* START The data *

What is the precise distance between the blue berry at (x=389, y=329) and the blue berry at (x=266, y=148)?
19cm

* END The data *
* START The data *

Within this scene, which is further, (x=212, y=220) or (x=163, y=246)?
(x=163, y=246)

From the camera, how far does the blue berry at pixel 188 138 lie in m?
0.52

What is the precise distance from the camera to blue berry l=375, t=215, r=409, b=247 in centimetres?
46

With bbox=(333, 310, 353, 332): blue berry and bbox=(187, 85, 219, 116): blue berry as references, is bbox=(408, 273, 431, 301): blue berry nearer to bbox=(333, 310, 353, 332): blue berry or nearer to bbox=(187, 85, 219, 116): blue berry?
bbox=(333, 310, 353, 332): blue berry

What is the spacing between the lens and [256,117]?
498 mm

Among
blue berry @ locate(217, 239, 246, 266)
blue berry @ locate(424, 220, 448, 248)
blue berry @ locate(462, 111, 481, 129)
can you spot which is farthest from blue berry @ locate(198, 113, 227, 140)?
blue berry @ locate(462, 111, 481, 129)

* END The data *

- **Given exercise**
Pull out every line of the material above that contains the word "What", matching uppercase and lowercase exactly.

- **Written solution**
What is the precise distance between the blue berry at (x=389, y=329) and the blue berry at (x=266, y=148)?
What is the precise distance from the camera to blue berry l=375, t=215, r=409, b=247 in centimetres?
What is the spacing between the lens and [256,117]?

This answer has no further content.